Em sua célebre música Wave, Tom Jobim já dizia que “é impossível ser feliz sozinho”. Isso pode até ser verdade para muitos, mas não seria exagero afirmar também que a felicidade, como estado permanente, é simplesmente inalcançável. Afinal, sem ter acesso a quem amamos, podemos nos sentir assombrados por sua ausência.
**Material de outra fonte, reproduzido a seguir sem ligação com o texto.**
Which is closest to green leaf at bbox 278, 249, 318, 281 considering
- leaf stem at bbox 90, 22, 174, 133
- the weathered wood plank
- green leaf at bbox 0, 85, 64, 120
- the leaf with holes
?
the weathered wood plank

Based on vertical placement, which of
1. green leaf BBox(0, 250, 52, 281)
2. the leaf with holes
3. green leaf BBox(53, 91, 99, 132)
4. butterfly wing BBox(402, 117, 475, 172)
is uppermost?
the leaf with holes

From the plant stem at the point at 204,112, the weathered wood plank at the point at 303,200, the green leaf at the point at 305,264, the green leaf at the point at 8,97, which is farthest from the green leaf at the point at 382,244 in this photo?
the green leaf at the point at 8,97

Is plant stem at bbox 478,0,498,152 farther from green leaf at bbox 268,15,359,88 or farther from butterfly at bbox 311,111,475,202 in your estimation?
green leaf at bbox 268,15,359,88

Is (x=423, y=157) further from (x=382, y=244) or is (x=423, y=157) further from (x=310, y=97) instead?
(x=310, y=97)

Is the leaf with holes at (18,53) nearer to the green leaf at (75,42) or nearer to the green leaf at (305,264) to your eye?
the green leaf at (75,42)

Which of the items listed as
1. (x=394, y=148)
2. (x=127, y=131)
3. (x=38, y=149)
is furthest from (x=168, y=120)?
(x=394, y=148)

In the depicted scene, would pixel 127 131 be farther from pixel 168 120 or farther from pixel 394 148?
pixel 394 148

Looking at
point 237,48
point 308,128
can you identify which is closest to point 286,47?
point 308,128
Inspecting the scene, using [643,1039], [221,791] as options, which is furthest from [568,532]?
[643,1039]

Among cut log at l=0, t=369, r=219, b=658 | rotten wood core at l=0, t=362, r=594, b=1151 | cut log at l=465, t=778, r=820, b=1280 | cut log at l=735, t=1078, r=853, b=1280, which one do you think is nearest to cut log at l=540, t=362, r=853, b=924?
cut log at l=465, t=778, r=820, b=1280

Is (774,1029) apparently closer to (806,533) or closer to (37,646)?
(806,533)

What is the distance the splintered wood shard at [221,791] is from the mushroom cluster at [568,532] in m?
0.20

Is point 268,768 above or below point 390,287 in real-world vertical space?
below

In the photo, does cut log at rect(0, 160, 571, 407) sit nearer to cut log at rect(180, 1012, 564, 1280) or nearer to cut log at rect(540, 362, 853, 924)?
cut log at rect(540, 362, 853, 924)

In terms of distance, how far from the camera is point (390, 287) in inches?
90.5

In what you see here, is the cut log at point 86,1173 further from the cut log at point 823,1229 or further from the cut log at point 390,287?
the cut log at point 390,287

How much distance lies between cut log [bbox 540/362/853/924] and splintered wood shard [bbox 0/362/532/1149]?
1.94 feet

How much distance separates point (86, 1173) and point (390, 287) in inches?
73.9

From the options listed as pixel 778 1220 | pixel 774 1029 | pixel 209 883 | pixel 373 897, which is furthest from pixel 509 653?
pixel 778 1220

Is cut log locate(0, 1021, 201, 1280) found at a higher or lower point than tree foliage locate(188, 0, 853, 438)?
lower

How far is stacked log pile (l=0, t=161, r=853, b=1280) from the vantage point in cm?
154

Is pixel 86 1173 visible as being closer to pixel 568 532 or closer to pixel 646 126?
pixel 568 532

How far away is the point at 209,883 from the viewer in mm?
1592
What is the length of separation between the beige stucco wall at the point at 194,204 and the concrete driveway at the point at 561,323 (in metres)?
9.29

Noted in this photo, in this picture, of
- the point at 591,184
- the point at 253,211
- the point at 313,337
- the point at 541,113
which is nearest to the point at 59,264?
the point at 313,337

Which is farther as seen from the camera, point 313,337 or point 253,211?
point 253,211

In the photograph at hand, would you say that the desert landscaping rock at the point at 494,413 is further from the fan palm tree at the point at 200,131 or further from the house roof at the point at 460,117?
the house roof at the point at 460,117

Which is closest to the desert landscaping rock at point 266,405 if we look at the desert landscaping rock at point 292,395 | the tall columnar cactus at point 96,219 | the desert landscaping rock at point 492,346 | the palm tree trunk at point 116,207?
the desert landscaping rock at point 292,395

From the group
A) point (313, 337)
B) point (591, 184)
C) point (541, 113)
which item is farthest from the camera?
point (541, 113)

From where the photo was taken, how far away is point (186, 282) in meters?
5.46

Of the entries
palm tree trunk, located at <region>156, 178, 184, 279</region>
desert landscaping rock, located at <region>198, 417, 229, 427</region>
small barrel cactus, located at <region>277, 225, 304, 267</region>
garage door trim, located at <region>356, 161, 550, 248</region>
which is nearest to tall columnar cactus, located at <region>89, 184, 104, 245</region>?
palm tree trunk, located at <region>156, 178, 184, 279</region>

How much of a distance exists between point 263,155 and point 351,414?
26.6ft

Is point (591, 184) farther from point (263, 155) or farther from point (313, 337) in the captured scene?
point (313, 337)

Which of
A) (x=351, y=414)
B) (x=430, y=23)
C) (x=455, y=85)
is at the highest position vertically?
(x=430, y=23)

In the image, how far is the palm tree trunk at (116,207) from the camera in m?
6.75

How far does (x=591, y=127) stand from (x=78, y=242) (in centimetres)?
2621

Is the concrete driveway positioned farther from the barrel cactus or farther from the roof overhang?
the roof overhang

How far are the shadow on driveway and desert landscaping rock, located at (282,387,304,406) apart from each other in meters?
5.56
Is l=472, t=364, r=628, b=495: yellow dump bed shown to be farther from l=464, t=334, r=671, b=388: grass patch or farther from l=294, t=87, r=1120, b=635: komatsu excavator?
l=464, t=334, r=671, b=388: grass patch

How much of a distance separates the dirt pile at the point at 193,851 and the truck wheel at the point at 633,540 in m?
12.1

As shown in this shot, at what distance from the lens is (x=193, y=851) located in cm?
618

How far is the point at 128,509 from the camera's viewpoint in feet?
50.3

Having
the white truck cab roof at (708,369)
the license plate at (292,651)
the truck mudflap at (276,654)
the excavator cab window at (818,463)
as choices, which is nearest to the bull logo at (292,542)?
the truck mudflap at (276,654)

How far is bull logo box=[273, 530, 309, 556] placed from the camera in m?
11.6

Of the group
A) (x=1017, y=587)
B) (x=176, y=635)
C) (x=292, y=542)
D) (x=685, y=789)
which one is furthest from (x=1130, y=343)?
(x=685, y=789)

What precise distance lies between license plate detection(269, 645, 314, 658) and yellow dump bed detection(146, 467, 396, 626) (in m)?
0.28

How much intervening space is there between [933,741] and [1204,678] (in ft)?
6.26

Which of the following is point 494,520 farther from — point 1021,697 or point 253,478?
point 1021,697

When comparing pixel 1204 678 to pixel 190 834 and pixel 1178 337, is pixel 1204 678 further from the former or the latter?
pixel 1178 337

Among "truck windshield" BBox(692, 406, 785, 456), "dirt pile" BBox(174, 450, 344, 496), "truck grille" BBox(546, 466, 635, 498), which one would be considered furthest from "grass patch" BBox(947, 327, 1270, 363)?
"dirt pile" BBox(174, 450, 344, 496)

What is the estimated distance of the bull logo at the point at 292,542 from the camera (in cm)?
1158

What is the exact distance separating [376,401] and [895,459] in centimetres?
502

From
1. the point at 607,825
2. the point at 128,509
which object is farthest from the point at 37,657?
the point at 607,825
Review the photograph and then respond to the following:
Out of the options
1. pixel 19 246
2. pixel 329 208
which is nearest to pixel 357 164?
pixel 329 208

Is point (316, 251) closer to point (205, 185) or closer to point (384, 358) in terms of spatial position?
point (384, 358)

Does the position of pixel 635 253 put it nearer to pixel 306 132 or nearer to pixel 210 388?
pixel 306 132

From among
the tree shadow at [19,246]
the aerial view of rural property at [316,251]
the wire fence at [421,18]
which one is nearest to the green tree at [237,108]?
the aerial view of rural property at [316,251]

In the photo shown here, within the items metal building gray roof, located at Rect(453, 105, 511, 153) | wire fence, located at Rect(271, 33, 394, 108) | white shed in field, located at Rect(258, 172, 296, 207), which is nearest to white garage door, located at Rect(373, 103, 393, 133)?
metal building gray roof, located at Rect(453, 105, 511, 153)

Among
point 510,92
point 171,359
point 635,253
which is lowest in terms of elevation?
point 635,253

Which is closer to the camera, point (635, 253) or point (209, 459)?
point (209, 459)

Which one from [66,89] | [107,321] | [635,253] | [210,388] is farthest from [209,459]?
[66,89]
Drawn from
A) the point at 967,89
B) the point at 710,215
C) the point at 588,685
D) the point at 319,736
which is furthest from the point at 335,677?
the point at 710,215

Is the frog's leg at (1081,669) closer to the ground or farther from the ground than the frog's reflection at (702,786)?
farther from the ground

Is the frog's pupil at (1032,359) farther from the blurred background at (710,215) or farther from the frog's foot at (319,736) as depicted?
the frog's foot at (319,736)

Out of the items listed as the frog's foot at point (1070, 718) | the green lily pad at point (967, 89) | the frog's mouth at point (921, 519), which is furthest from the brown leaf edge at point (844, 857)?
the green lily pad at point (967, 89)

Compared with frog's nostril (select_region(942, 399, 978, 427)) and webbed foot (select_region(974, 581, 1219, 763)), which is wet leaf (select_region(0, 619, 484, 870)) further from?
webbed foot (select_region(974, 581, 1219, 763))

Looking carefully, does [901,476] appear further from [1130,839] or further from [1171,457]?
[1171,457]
Guerra Fria, o novo filme de Pawel Pawlikowski, é justamente sobre essa impossibilidade de ser feliz, ainda mais quando amamos. Esse amor, obviamente, não se resume ao romântico entre casais (apesar da trama centrar em um). O amor pode ser por uma comunidade, um conceito, um ideal… Tudo que serve de combustível para as mudanças estruturais de nossa sociedade. Pawlikowski consegue abordar o sentimento em sua totalidade, pois coloca a história de um casal dentro de um contexto político e social muito maior, criando um paralelo entre os dois cenários.
O filme começa no início da Guerra Fria, na década de 1950. Um compositor polonês talentoso conduz um espetáculo que exalta a cultura local, em meio a um regime autoritário stalinista. Ao sentir suas liberdades minadas, opta por se mudar para a capitalista França, mas não quer fazê-lo sozinho, pois se encontra apaixonado por uma artista da peça. Ao contrário dele, ela é bem adaptada à realidade do país, não tendo motivos maiores para acompanhá-lo. A partir daí, a trama se desenvolve mostrando as idas e vindas do casal entre os dois polos, tentando fazer a relação – ou simplesmente a própria vida – funcionar.
É incrível como, neste processo, o roteiro de Pawlikowski se mantém politica e filosoficamente cético, o que é refletido pela abordagem áspera dos eventos. Enquanto a moça não consegue ser feliz em meio aos excessos (e carências) que encontra na França, o rapaz simplesmente não pode voltar para a Polônia. Mas os dois se amam intensamente, fazendo com que tentem se unir nas condições menos favoráveis. Com isso, a felicidade se torna muito breve – quase escassa – mas só possível quando estão juntos, tentando fazer o momento durar. A mesma, porém, vem acompanhada de uma dor constante causada por suas falhas, além de um vazio existencial muito grande. Isso tudo é realçado pela direção, com uma sonoplastia opaca e uma fotografia preto e branco bem demarcada. Também é particularmente interessante como este último aspecto consegue desenhar em tela características fundamentais dos dois sistemas econômicos retratados. Enquanto a Polônia é toda coberta pela luz, sendo completamente clara e uniforme, a França tem um aspecto mais low key, com sombras profundas e contrastantes.
Aliás, o poder de síntese de Pawlikowski é notável, constantemente montando quadros que capturam muito mais do que a cena textualmente precisaria. Um destaque é o plano em que ele filma todo um salão de festa através de um espelho onde o protagonista está encostado. Esse tipo de construção torna a obra robusta, além de extremamente elegante e eficiente. É uma intensificação da abordagem vista em Ida (2014), seu filme anterior, que também lida com o vazio existencial e contém uma visão crua da vida. Assim, percebemos um senso de continuidade na obra do autor, que não se evidencia só pela fotografia em preto e branco e de aspect ratio acadêmico (1.37:1).
Além da evolução de um grande artista, temos a introdução de uma nova com a fenomenal atuação da – até então pouco conhecida – Joanna Kulig. No papel da complexa Zula (a protagonista do filme), ela conseguiu convencer como uma pessoa performática (cantando e dançando), misteriosa e autenticamente cínica, tornando a personagem extremamente interessante. O resto do elenco, principalmente Tomasz Kot (o protagonista), entrega boas performances, mas o show aqui é de Kulig. É um trabalho que deveria ter recebido mais atenção durante a temporada de premiações.
Felizmente, a Academia conseguiu reconhecer o longa em três categorias importantes (Filme Estrangeiro, Direção e Fotografia), mas Guerra Fria merecia muito mais destaque, já que é uma das melhores (se não a melhor) realizações de 2018. É um filme que, alegoricamente, consegue falar de temas relevantes sem fazer nenhuma concessão, além de esbanjar elegância, técnica e puro saber cinematográfico. Guerra Fria é o tipo de filme que faz o cinema valer a pena.